This suggests a role for ACE inhibitors as part of a prophylactic regimen for stroke. One study showed that patients with vascular disease who were treated with the ACE inhibitor ramipril had a lower stroke rate than patients treated with placebo (Heart Outcomes Prevention Evaluation Study investigators). Additionally, a substudy evaluating plaque progression using ultrasound suggested that ramipril also may retard atherosclerotic progression (Lonn et al, 2001).

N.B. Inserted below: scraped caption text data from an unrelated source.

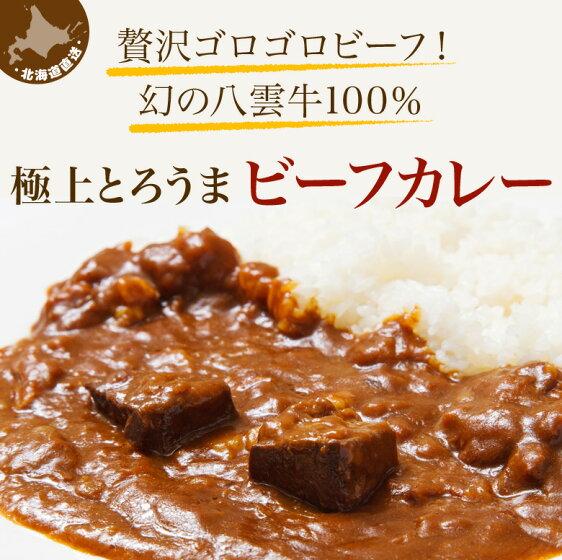 送料無料新発売極上とろうまビーフカレー今だけ増量3食入カレーレトルト北海道八雲牛メール便ポッキリ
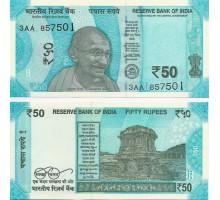 Индия 50 рупий 2017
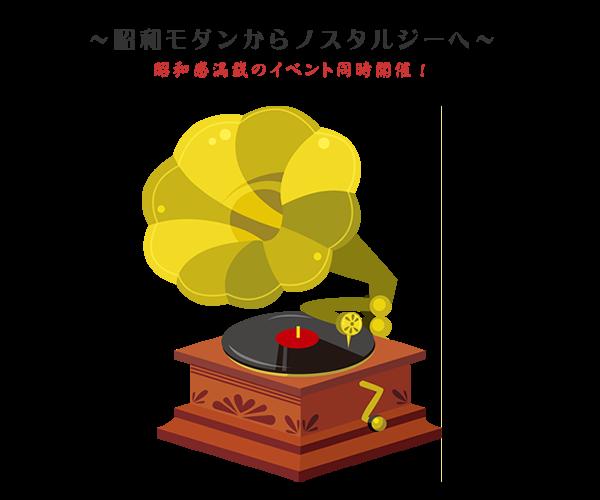 第10回みやまスペシャルコンサート 昭和からの贈り物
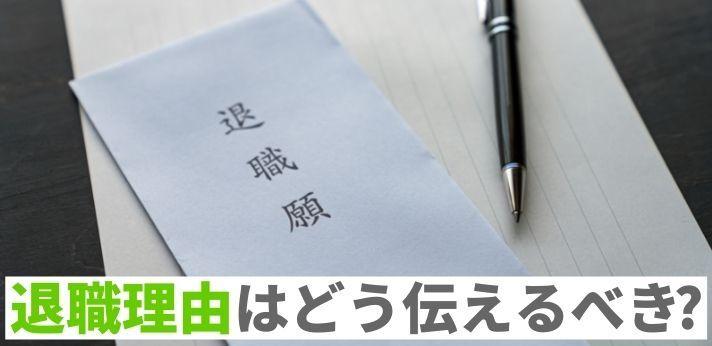 波風の立たない転職を…退職理由はどう伝えるべき?の画像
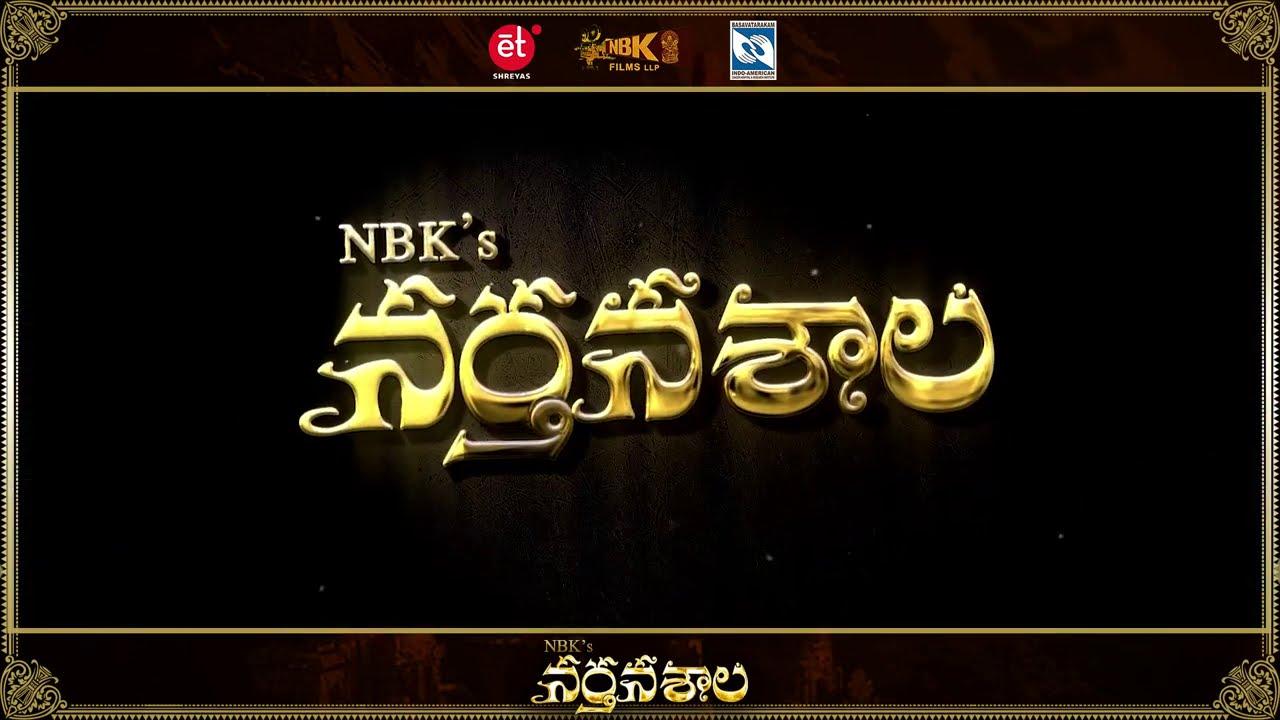 Watch Nandamuri Balakrishna's Narthanasala Movie On Shreyas ET App   NBK Films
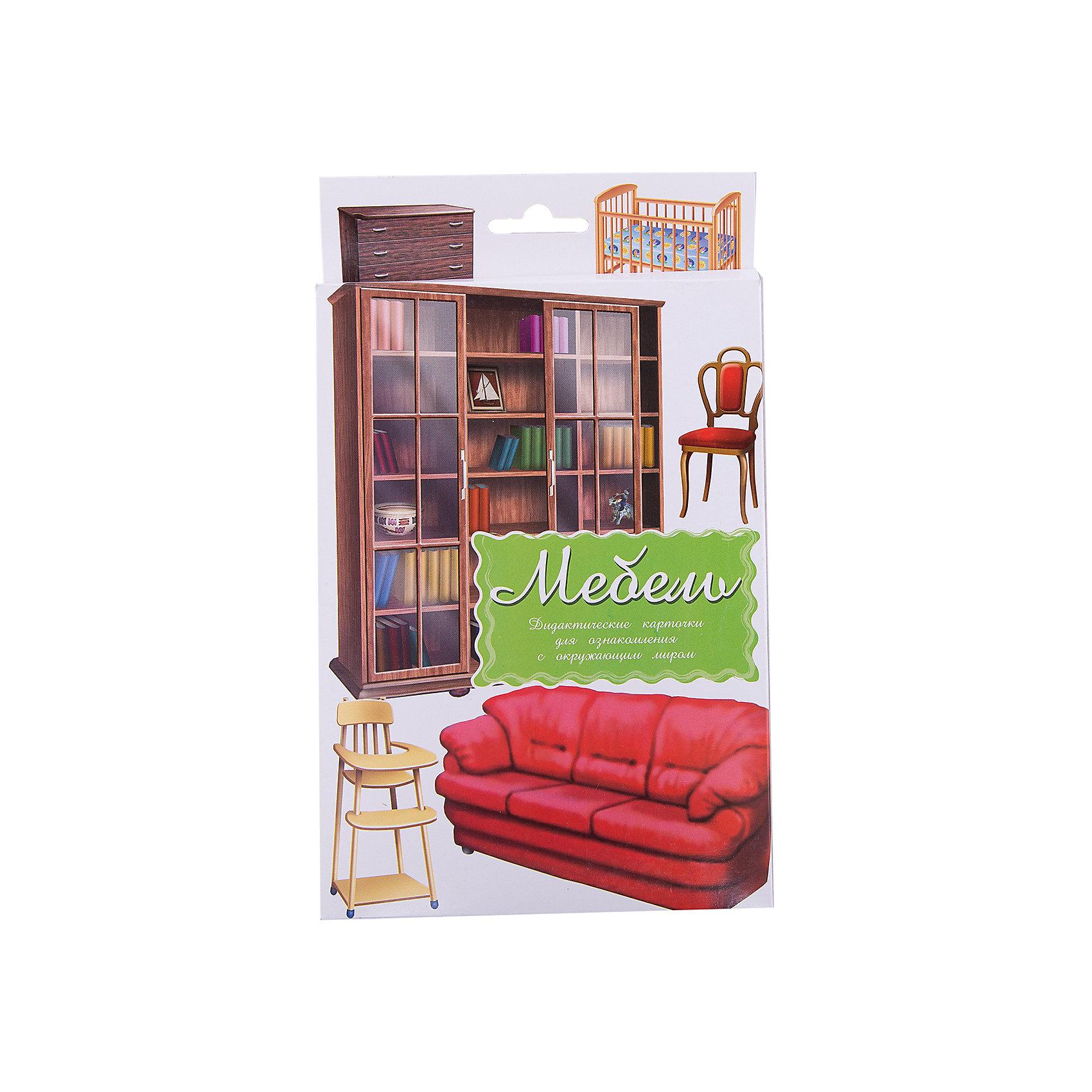 Дидактические карточки Мебель, Маленький генийДидактические карточки Мебель, Маленький гений.<br><br>Характеристики:<br><br>• Художник: Барулин Б.<br>• Количество карточек: 16<br>• Размер карточек: 25х15 см.<br>• Материал: картон<br>• Упаковка: картонный блистер с европодвесом<br>• Размер упаковки: 25,2х15,1х1 см.<br><br>Дидактические карточки с крупными яркими картинками познакомят малыша с мебелью: комодом, книжным шкафом, диваном, сервантом, платяным шкафом, детской кроваткой, кроватью, обеденным столом, письменным столом, детским стульчиком, венским стулом, софой, полкой, тумбой, журнальным столиком и креслом. Всего в набор входит 16 карточек. На одной стороне каждой карточки изображен предмет мебели, а на обратной стороне дано его описание: происхождение названия, история, вопросы, которые можно задать ребенку о прочитанном. <br><br>Совсем маленькому ребенку можно просто показывать карточки и называть изображенные на них предметы. Когда он запомнит их можно просить его найти карточку с тем или иным предметом или назвать мебель, которую Вы ему показываете. Если ребенок учится читать, можно отрезать названия и, перемешав, предложить ребенку подобрать картинки к названиям. <br><br>С карточками можно организовать и множество игр на развитие внимания, логического мышления и памяти. Игра «Четвертый лишний»: из четырех карточек, одна из которых отличается от трех других, ребенок должен выбрать лишнюю и объяснить свой выбор. Можно по очереди с ребенком отвечать на вопрос «Какой?» относительно каждой карточки, стараясь дать больше ответов. <br><br>Разглядывая карточки, играя с ними, ваш малыш не только обогатит свой багаж знаний об окружающем мире, но и научится составлять предложения, беседовать по картинкам, классифицировать и систематизировать предметы. Карточки рекомендуются родителям, логопедами, психологами, воспитателями детских садов, учителями начальных классов для познавательных игр с детьми и занятий по методике Глена Домана.<br><br>Дидактические карточки Меб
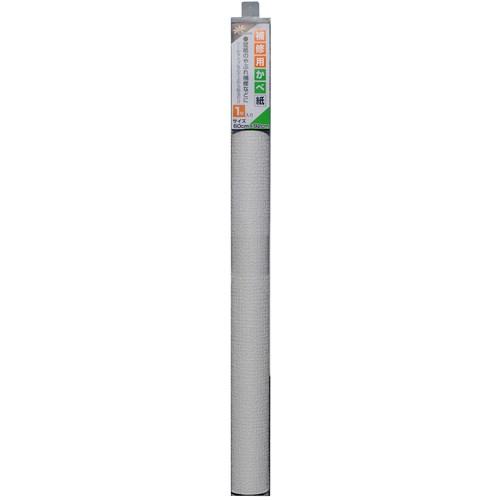 補修用かべ紙 KH21 92×60cm1枚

Independent of the effects of angiotensin II, hypertension has been shown in animals to increase formation of hydrogen peroxide and free radicals, which in turn can increase leukocyte adhesion (Ross, 1999; Swei, 1997). Thus, additional pathophysiologic studies are needed.

Low-density lipoprotein

Oxidized LDL is a relatively active form of LDL, which attracts monocytes, increases adherence of monocytes, induces conversion of monocytes to macrophages, and decreases the motility of macrophages. While native LDL cannot be incorporated into a macrophage or smooth muscle cell, oxidized LDL can be taken up by scavenger receptor A (SRA), allowing for formation of foam cells. High plasma levels of LDL increase the entry rate of LDL into the intima. Serum high-density lipoprotein (HDL) exerts a protective effect by deterring LDL peroxidation.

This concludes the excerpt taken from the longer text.